■ **Short task A**:
Answer these questions about the K'naan commentary, each on its own line and marked (i), (ii), (iii):
(i) According to K'naan, how do the Somali people prefer to talk about war?
(ii) Whom does K'naan reveal as his inspiration for sharing his own culture?
(iii) What term did someone apply to a line in a song from The Dusty Foot Philosopher?

One last point about Western misinterpretations of Africa.  The function of art and music in African countries seems to be another example our (see: Western) disconnect. Somalia, K’naan tells us on Episode Two ‘s “War Through Poetry” interlude, has its share of war and violence, but it is also rich in art and poetry. The Somali people talk about war and violence, but they “prefer to talk about war through art and poetry”.

That’s a fascinating concept, because it positions art and music as forms of discourse, more of a dynamic process than an end result. The journey to create the art is more important, then, than the finished product, and since the process itself is alterable and cyclical, an artist’s songs are facilitating a marketplace of ideas in which sound and lyricism are traded in exchange for audience participation, inspiration, and critical analysis.

In the second episode, K’naan and J. Period switch gears to take on the legendary Bob Marley. It is here that K’naan reveals Bob Marley as his inspiration for sharing his own culture. Bob Marley spread the culture of Jamaica and the spirituality of Rastafarianism across the planet, a feat that K’naan says he wants to mimic with respect to his own experiences and background.  Intentional or otherwise, all of K’naan’s insights help to sell him to us as a rapper who identifies with the “true school” aesthetic of hip-hop culture, as a lover and consumer of music, and as a tour guide shouldering the task of interpreting the intermingling of sound and cultural significance. 

Let’s not kid ourselves. K’naan shapes our image of him with each episode in this series, simply by his choice of honoree. Fela Kuti, Bob Marley, and Bob Dylan are weighty subjects, loaded with historical importance and musical acumen. Critics don’t use the term “Dylan-esque” lightly, although there are a couple of magazine articles out there that arguably prove me wrong by comparing Lil’ Wayne to Bob Dylan and, in making a comparison to Prince, claiming Lil’ Wayne’s The Carter III is the Purple Rain of this decade. Wow.

But the point is that Kuti, Marley, and Dylan are important to us. Speaking of which, K’naan opens the third episode for Bob Dylan with his first encounter with Dylan’s music. It occurred after someone suggested a line in a song from the The Dusty Foot Philosopher was “Dylan-esque”. He admitted not understanding the term, and was subsequently “floored” when his research into Bob Dylan’s discography brought him a treasure trove of material.

■ **Short task B**: Count the lines of the records that contain the string "uniform", treating uppercase and lowercase as different, and give only the number.

■ **Data shown**:
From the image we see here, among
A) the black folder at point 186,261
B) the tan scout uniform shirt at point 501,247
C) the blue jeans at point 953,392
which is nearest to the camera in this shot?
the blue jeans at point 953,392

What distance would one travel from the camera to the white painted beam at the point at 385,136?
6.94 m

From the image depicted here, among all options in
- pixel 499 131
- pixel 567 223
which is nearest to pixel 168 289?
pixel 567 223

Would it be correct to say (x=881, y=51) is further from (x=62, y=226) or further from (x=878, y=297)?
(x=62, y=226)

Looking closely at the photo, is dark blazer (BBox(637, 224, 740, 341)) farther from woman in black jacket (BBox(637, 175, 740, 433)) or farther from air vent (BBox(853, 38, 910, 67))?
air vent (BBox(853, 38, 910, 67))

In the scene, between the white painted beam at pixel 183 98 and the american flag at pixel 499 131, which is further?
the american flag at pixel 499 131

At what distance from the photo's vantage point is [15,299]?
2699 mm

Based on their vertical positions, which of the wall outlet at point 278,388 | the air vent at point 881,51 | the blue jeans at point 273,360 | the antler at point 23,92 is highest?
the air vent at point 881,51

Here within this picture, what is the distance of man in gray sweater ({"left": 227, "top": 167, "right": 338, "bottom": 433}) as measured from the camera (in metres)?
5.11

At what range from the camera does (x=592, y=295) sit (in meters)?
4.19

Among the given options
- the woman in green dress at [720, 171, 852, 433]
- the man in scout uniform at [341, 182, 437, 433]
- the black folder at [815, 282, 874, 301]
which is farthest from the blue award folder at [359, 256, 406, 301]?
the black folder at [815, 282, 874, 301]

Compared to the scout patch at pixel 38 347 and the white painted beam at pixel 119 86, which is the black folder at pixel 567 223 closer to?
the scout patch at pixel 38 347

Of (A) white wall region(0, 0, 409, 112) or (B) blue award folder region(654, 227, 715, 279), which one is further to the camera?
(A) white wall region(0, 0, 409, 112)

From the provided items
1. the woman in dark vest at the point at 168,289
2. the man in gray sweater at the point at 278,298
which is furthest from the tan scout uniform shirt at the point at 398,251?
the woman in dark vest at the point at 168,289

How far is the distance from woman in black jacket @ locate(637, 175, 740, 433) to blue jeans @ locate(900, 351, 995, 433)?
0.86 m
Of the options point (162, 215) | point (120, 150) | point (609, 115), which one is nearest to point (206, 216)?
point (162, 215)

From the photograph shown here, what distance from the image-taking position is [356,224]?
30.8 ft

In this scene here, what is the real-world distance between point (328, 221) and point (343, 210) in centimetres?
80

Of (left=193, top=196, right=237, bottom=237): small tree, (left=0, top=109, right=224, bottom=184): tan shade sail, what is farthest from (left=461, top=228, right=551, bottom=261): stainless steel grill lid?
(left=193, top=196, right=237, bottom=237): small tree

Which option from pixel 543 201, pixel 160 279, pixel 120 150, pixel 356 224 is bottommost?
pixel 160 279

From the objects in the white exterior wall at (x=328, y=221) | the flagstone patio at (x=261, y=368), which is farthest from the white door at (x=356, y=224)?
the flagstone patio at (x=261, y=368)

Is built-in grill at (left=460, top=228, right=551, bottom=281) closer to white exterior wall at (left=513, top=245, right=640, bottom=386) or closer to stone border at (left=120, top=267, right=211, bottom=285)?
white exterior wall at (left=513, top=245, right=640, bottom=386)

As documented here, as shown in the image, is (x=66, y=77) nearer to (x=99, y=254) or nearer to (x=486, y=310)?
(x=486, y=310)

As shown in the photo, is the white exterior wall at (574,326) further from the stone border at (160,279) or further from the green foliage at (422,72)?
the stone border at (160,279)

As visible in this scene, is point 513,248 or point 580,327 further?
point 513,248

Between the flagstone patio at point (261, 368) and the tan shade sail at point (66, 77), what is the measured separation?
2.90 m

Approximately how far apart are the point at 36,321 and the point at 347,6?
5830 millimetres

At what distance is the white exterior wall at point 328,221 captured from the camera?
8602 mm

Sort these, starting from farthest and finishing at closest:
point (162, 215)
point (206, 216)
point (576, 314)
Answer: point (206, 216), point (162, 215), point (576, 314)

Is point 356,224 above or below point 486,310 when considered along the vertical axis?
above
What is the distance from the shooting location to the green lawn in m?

■ **Task answer A**:
(i) Through art and poetry.
(ii) Bob Marley.
(iii) "Dylan-esque."

■ **Task answer B**: 3